_TEXTO CITADO_.
+---+

Aceitar as diferenças

Na minha última viagem ao Brasil, ocorreu o clique. Encontrei a luz. Além de perceber todo esse processo de adaptação, consegui aceitar essa diferença entre as culturas, compreender e aproveitar o melhor das duas. Não mudei de opinião. As mesmas coisas que me incomodovam ainda me aborrecem, mas vejo tudo num contexto mais amplo da cultura, da história e do momento em que o país vive. Não como fatos isolados.
 
 
O mesmo ocorre com as coisas que me incomodam na Holanda.  Consigo ver  com mais serenidade os excessos em “ser direto”, a precisão às vezes desnecessária, a falta de flexibilidade, a estranha relação com a dor e até o clima. Tudo dentro do ambiente Holanda, dentro do âmbito da sua história e a sua cultura.

+---+

_DADOS_.
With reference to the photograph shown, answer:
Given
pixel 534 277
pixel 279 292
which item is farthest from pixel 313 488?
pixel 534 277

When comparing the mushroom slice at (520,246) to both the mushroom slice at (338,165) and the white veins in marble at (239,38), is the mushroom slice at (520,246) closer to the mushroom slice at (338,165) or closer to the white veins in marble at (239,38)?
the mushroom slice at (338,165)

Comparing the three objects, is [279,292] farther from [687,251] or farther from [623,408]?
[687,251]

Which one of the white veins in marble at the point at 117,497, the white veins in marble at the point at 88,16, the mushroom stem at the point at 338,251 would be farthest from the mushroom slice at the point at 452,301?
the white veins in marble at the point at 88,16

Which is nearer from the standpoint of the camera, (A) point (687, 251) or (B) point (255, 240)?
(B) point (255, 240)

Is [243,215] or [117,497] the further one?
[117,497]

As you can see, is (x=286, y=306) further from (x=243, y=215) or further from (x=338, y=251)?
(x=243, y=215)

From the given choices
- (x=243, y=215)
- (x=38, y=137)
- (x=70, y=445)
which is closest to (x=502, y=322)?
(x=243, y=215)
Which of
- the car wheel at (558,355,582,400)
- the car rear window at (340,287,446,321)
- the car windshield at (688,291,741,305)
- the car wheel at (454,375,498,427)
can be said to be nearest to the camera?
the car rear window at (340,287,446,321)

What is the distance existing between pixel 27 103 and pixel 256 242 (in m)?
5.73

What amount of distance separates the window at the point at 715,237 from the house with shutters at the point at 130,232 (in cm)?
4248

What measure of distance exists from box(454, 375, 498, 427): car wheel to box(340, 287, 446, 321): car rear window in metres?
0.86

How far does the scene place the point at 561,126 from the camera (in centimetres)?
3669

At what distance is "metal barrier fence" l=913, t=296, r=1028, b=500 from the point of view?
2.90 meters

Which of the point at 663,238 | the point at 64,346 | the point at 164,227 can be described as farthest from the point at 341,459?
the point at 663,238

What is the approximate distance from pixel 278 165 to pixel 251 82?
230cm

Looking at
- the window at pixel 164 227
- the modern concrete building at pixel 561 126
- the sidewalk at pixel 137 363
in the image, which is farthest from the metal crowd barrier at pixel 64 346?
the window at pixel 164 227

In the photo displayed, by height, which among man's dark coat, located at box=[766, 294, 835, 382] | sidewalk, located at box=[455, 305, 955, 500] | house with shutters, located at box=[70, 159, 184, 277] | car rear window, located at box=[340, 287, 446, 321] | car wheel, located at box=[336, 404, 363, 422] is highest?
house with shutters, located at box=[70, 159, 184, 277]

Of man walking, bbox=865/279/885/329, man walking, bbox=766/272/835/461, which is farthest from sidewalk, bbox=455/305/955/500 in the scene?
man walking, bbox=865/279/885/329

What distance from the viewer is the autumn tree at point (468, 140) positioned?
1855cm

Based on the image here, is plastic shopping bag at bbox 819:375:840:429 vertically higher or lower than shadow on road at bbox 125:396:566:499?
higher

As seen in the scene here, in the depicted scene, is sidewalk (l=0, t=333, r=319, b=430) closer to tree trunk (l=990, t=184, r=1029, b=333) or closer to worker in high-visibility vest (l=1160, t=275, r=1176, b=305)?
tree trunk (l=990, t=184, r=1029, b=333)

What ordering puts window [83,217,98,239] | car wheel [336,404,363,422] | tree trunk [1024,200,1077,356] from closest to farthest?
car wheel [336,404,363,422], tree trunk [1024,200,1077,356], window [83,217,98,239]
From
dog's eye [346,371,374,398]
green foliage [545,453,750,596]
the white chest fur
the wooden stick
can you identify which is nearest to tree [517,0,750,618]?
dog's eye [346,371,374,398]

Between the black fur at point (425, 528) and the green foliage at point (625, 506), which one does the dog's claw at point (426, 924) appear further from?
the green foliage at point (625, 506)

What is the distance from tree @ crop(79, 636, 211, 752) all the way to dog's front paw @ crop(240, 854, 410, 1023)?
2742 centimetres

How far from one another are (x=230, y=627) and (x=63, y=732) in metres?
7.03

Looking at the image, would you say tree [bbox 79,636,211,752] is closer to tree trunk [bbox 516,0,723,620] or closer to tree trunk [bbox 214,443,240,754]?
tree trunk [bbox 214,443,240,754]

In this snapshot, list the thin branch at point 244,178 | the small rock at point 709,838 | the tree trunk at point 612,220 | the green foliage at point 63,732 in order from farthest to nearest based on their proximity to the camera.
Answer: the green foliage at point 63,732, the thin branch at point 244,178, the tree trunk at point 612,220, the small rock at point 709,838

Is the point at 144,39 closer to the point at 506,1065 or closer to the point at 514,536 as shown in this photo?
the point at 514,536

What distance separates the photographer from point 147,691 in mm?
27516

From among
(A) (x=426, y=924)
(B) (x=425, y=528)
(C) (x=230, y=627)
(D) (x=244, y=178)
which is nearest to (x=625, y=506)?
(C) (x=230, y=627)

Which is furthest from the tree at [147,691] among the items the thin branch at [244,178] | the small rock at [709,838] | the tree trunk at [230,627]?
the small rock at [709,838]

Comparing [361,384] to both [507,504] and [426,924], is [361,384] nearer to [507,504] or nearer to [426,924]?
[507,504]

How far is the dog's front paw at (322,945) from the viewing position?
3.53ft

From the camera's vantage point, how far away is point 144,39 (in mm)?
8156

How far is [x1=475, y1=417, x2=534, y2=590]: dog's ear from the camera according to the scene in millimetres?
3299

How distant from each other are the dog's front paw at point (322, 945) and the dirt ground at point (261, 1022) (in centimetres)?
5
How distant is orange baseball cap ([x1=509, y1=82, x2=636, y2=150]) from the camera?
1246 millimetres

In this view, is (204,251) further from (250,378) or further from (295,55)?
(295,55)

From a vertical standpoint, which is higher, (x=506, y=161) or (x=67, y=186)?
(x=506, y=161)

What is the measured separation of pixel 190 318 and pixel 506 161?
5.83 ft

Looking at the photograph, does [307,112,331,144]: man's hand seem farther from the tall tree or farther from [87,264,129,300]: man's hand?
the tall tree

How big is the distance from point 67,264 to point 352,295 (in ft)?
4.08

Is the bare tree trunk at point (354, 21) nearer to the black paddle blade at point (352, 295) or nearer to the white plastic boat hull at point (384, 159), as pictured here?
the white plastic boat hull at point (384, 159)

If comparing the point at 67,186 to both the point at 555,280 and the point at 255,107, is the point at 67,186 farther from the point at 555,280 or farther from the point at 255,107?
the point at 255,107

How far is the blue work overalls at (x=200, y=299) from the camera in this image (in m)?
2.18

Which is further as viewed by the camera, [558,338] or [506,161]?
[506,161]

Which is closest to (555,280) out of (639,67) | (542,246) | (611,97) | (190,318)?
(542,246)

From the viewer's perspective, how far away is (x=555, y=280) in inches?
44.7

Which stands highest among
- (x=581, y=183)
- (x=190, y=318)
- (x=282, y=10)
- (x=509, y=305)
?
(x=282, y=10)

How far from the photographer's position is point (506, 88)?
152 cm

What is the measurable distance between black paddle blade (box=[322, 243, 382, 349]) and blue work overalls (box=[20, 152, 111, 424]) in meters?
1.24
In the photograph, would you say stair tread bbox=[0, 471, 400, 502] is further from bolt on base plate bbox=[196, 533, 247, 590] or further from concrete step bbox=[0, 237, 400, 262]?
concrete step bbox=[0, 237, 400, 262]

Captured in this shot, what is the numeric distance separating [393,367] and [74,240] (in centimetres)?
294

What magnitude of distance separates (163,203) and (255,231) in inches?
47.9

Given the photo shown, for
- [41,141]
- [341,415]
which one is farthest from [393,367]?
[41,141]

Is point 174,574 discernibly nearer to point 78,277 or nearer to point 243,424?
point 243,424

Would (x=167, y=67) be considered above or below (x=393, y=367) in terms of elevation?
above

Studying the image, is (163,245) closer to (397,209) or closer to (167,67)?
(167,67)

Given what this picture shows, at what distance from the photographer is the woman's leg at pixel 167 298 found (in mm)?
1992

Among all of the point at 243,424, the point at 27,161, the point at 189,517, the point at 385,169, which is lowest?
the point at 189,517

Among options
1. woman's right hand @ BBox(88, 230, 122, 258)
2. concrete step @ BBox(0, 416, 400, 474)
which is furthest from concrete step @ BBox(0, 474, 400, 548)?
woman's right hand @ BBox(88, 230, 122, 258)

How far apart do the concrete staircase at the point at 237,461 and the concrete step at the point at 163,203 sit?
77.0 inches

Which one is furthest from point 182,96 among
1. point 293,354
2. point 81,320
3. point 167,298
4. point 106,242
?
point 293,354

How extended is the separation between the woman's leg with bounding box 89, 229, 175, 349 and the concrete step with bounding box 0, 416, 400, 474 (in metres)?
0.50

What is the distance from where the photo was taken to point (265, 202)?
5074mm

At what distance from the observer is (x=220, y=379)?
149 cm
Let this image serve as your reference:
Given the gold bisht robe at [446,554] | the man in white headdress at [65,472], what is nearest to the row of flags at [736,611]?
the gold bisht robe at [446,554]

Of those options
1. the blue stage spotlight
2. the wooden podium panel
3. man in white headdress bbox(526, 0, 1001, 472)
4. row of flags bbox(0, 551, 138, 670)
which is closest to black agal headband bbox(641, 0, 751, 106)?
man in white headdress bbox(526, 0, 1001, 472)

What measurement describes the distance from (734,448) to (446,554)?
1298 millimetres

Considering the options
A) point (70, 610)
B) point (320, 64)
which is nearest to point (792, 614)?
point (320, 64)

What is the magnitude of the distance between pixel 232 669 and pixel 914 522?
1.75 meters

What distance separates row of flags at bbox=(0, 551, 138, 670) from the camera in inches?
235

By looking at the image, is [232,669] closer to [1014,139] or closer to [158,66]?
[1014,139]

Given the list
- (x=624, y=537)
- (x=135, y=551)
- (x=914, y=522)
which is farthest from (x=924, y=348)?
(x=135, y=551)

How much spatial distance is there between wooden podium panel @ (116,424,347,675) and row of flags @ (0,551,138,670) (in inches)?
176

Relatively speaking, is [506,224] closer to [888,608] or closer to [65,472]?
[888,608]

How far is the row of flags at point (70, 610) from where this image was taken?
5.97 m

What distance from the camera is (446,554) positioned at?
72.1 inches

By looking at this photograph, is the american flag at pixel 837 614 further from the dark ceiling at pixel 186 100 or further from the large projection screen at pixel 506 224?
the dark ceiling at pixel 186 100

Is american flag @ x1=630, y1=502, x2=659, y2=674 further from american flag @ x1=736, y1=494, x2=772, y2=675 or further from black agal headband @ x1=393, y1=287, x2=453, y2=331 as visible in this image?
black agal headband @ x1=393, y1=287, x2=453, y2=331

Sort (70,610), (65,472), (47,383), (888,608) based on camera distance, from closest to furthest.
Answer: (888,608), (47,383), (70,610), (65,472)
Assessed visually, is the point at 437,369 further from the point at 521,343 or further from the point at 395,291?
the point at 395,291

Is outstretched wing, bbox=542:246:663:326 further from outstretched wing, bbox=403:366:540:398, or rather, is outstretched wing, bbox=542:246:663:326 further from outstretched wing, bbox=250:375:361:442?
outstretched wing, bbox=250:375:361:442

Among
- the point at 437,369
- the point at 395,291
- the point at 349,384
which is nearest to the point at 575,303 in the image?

+---+

_ENUNCIADO DA TAREFA_. Escreva a continuação do texto sobre a aceitação das diferenças entre a cultura brasileira e a holandesa, começando logo após a última frase apresentada.

_RESPOSTA DO EXERCÍCIO_.
Equilíbrio

Fui eu que amadureci? Ou será que enfim encontrei o equilíbrio, um oásis de paz entre o país onde nasci e o país onde vivo? Talvez um pouco dos dois. Hoje, para mim, a Holanda não é o meu país, mas é a minha casa. A verdade é que o discurso de aproveitar o melhor dos dois países é mais fácil do que a prática. O tempo e a personalidade de cada um é que acomodarão os conflitos e traçarão o caminho da adaptacão de cada um. 

E nessas idas e vindas, nasceu esse poema que expressa bem meu sentimento de não pertencer exclusivamente a lugar nenhum.  Quem sabe você não se identifica?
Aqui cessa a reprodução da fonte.